= Osage Valley and Southern Kansas Railroad =

Defunct American railroad

The Osage Valley and Southern Kansas Railroad was chartered in 1857 by the Missouri Legislature to run from a point on the Pacific Railroad near present-day Tipton, Missouri, to Emporia, Kansas. The charter was modified in 1858 to include an extension north to Boonville, Missouri. Grading on the line was completed to Versailles, Missouri, in 1861, but was halted due to the American Civil War. After the war the Bonneville to Tipton portion was completed in 1868, and leased to the Pacific Railroad. In 1870, portions of the line were graded from Warsaw, Missouri, north to Cole Camp, Missouri.

==Default==
All construction ended in 1872, when the line defaulted on bond payments.

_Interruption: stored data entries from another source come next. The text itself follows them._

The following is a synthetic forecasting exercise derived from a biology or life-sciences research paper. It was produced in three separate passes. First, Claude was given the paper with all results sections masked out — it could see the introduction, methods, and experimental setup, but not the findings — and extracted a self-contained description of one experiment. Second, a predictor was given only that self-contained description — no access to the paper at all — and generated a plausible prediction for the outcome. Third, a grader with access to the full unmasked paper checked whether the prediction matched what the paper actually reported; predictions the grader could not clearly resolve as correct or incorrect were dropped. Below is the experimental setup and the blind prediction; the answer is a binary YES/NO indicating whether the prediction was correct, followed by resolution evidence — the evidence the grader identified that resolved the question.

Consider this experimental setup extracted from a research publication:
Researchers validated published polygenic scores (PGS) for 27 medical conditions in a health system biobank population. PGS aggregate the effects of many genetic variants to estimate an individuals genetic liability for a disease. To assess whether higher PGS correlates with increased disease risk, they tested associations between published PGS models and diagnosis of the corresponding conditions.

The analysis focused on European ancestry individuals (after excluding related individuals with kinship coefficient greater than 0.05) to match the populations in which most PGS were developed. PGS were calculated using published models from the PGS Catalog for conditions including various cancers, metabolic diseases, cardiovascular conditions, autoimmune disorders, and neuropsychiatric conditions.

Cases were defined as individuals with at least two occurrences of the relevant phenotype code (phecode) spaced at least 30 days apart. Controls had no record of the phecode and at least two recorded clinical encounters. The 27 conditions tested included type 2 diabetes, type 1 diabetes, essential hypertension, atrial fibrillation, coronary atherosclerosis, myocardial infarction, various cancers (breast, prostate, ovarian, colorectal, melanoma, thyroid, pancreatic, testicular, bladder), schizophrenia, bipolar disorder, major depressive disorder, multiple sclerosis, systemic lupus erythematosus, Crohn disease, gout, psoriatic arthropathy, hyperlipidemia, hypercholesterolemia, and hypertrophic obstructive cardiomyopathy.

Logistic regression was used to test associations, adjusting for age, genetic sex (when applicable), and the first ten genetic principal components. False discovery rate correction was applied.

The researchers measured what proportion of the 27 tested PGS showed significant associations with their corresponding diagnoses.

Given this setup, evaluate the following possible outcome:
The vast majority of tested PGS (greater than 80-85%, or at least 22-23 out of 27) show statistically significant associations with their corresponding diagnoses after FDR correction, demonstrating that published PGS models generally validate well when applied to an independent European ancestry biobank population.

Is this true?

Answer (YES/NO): YES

The Warsaw portion became the property of Benton County, Missouri, and was later used, in 1880, as the road bed for the narrow gauge Sedalia, Warsaw and Southern Railway between Sedalia and Warsaw.

==Reorganization==
The line between Tipton and Versailles, Missouri, was reorganized in 1880 and 1881, as the Boonville, St. Louis and Southern Railway, and was then leased to Jay Gould's Missouri Pacific Railway.

==Closure==
The line operated until June 1935, when successor Missouri Pacific Railroad asked permission of the Interstate Commerce Commission to abandon the line. The last train operated to Versailles on April 30, 1936, and the entire property was torn up except for a bit at the Boonville end, which followed 2nd Street.